- City Art Search logo, resembling Grant Wood's American Gothic
- Original author(s): Brian Kernan
- Developer(s): Microsoft
- Initial release: 3 November 2014; 10 years ago
- Stable release: 8.0.4.0 / 4 July 2025; 1 day ago
- Platform: Windows 10, 11
- License: Proprietary freeware

= City Art Search =

City Art Search is an app developed by Microsoft that updates the Windows lock screen with selected artworks from around the world. It offers personalization features and allows users to search for artworks, which can also be displayed on an interactive map.

== Features ==
The app includes a robust search feature, allowing users to browse content by various criteria, such as: ancient civilization, continent, country, nationality, continentality, region, state, city, structure, palace, church, mosque, architect, artist, museum, gallery, artistic movement, group of paintings, painting, sculpture, statue, tag, and time period.

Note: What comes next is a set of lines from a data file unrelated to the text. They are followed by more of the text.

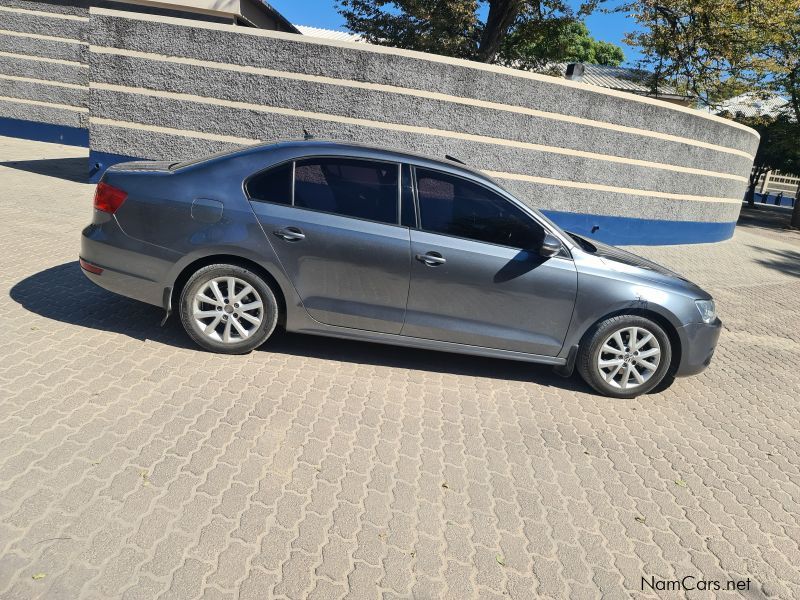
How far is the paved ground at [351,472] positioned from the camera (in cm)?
256

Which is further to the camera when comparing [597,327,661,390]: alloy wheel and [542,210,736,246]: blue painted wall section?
[542,210,736,246]: blue painted wall section

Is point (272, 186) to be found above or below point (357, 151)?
below

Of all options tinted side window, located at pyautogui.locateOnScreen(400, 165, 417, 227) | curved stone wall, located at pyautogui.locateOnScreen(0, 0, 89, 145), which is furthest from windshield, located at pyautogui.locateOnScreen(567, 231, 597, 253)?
curved stone wall, located at pyautogui.locateOnScreen(0, 0, 89, 145)

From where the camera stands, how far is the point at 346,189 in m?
4.36

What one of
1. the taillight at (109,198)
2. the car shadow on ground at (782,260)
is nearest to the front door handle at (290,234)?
the taillight at (109,198)

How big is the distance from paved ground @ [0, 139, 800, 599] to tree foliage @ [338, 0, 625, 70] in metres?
12.2

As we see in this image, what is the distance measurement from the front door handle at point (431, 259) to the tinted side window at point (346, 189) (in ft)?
1.05

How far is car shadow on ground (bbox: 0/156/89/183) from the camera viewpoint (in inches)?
432

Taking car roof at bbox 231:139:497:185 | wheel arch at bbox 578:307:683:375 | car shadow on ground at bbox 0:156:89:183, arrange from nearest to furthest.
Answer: car roof at bbox 231:139:497:185
wheel arch at bbox 578:307:683:375
car shadow on ground at bbox 0:156:89:183

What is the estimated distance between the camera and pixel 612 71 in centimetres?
3409

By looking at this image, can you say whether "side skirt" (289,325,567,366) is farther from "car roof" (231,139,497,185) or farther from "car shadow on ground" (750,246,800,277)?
"car shadow on ground" (750,246,800,277)

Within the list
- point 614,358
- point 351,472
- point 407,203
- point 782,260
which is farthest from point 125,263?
point 782,260

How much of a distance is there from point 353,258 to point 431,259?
54 cm

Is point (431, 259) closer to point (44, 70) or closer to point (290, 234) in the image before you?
point (290, 234)
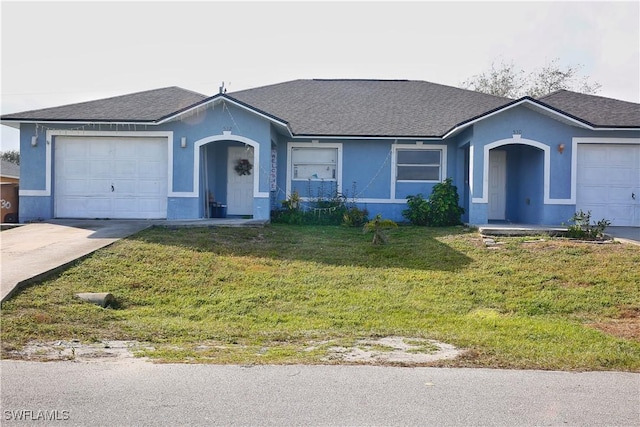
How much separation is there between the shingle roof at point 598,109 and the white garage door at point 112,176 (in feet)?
36.7

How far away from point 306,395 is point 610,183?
48.7 ft

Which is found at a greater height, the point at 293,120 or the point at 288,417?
the point at 293,120

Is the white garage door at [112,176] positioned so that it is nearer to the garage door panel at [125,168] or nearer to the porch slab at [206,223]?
the garage door panel at [125,168]

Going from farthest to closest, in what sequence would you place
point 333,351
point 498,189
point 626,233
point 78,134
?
point 498,189, point 78,134, point 626,233, point 333,351

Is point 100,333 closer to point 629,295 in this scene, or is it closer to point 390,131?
point 629,295

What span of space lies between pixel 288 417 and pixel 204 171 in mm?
13542

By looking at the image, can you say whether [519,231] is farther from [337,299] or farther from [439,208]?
[337,299]

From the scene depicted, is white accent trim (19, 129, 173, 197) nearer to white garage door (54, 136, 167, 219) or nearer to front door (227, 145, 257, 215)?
white garage door (54, 136, 167, 219)

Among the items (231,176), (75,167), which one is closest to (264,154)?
(231,176)

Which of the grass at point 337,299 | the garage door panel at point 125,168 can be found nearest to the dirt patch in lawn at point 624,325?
the grass at point 337,299

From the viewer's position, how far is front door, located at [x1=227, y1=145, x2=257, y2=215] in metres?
19.5

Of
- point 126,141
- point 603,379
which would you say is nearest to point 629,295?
point 603,379

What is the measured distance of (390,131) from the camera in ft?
61.0

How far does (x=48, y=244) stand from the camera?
41.4 feet
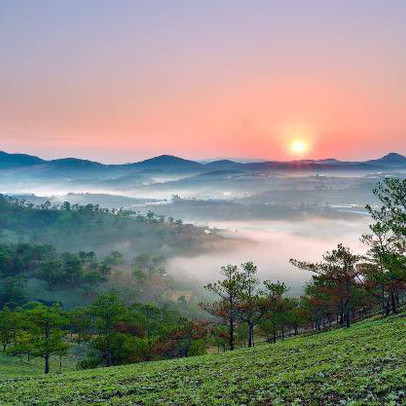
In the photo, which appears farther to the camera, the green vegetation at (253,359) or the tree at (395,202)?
the tree at (395,202)

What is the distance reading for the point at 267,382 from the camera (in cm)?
2400

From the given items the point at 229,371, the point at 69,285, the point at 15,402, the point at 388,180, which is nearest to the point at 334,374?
the point at 229,371

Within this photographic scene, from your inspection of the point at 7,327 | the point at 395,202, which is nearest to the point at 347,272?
the point at 395,202

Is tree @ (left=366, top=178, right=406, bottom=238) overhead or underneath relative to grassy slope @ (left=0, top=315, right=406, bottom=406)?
overhead

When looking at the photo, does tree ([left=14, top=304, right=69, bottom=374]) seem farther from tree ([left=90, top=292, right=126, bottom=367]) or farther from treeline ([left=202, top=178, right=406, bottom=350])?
treeline ([left=202, top=178, right=406, bottom=350])

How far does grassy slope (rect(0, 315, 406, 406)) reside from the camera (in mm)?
19438

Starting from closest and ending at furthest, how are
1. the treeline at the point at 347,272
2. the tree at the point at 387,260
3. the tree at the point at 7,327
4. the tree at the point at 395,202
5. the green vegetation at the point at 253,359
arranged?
the green vegetation at the point at 253,359 → the tree at the point at 395,202 → the treeline at the point at 347,272 → the tree at the point at 387,260 → the tree at the point at 7,327

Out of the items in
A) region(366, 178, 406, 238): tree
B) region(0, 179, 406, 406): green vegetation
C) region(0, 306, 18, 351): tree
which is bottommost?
region(0, 306, 18, 351): tree

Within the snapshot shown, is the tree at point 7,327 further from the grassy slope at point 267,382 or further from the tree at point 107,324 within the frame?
the grassy slope at point 267,382

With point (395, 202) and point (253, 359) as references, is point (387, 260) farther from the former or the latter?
point (253, 359)

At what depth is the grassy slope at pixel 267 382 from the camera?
63.8ft

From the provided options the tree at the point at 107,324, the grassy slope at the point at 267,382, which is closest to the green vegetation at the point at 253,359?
the grassy slope at the point at 267,382

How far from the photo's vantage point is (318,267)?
63.1 meters

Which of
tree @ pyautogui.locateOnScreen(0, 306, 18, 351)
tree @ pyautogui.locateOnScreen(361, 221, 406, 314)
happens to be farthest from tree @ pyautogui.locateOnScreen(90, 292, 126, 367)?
tree @ pyautogui.locateOnScreen(361, 221, 406, 314)
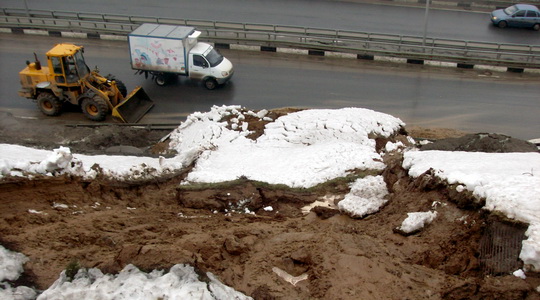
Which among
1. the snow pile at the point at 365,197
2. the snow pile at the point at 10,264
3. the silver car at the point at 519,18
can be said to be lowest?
the snow pile at the point at 365,197

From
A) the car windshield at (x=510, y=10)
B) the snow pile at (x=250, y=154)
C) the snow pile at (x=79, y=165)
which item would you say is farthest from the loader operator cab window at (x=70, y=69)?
the car windshield at (x=510, y=10)

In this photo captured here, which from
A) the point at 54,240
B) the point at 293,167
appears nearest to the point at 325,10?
the point at 293,167

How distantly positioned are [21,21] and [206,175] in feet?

Additionally, users can add artworks to their favorites for quick access and play slideshows featuring random artworks. For personalized browsing, users have the option to exclude specific types of content, such as artworks depicting nudity, violence, religious themes, portraits, or buildings.

Where available, artworks include direct links to their corresponding Wikipedia articles, providing further context and information. Users can also customize the interval for refreshing artwork on their lock screens, specifying the number of minutes between each update.

As of 2025, City Art Search features a collection of 10,485 artworks, up from 8,000 in 2017.

== History ==
City Art Search was launched in 2014 for Windows 8.1 and Windows Phone 8.1. Although the app continues to receive updates, it has retained its original Metro interface since its initial release.